They are symbols that instruct us that God is all.
All you have been, and seen, and done, and thought,
Not You but I, have seen and been and wrought:
I was the Sin that from Myself rebell'd:
I the Remorse that tow'rd Myself compell'd...
Sin and Contrition — Retribution owed,
And cancell'd — Pilgrim, Pilgrimage, and Road,
Was but Myself toward Myself: and Your
Arrival but Myself at my own Door...
Come you lost Atoms to your Centre draw,
And be the Eternal Mirror that you saw:
Rays that have wander'd into Darkness wide
Return and back into your Sun subside.
(Conference of the Birds by Attar. Trans. Raficq Abdulla)
'The Conference of the Birds: The Selected Sufi Poetry of Farid Ud-Din Attar'
by Farid Ud-Din Attar (Author), Raficq Abdulla (Translator)
The Conference of the Birds is a twelfth-century Sufi allegorical poem. The story of the quest for a king undertaken by the birds of the world, it also describes the Sufi (or mystical Islamic) path to enlightenment. Though hugely popular and influential in the Islamic world, the poem is still relatively unfamiliar in the West. In this edition, the poet Raficq Abdulla has reinterpreted key extracts to make the wisdom of Sufism accessible to the contemporary reader.

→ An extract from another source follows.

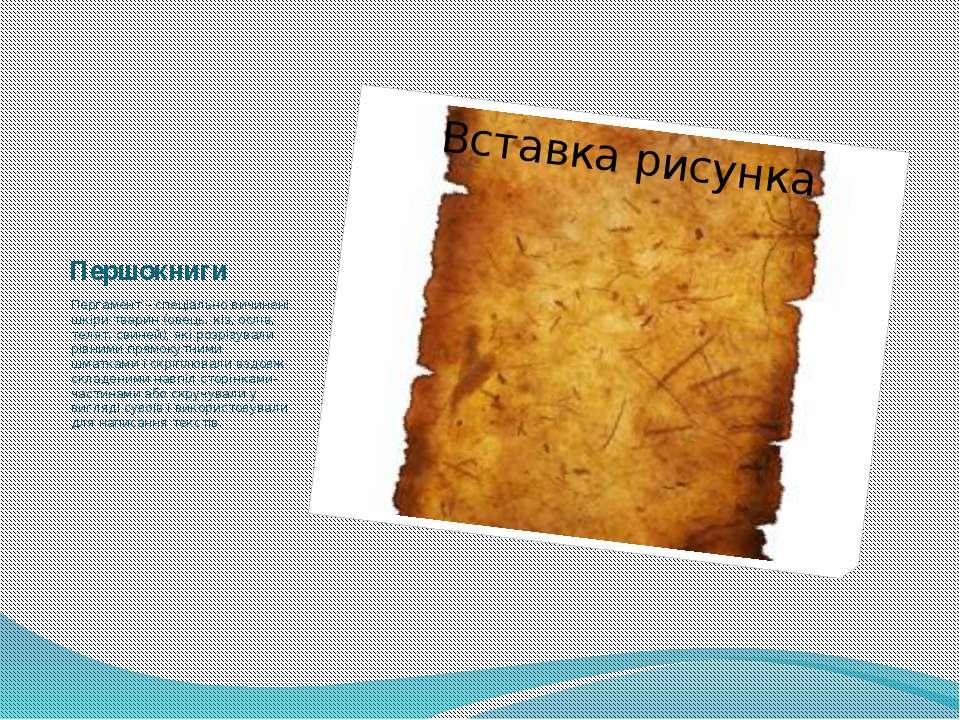 Першокниги Пергамент – спеціально вичинені шкіри тварин (овець, кіз, ослів, т...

Combining amusing anecdotes and satire with passages of great mystical beauty, the poem uses the birds journey to describe the stages of spiritual experience. From proud hawk to avaricious owl, the birds represent human archetypes with their own, very human, reasons for not setting out on the spiritual path. At the end of the tale, the birds discover that what they are seeking is nothing other than themselves: in Sufism, the way to God is inward and enlightenment is the passionate union of an individual soul with the Divine.
Richly illustrated with illuminations from Persian manuscripts, this is the only modern illustrated edition of The Conference of the Birds. Through his reworking of these important passages and his detailed introduction to the poem, Raficq Abdulla allows readers access to a mystical classic.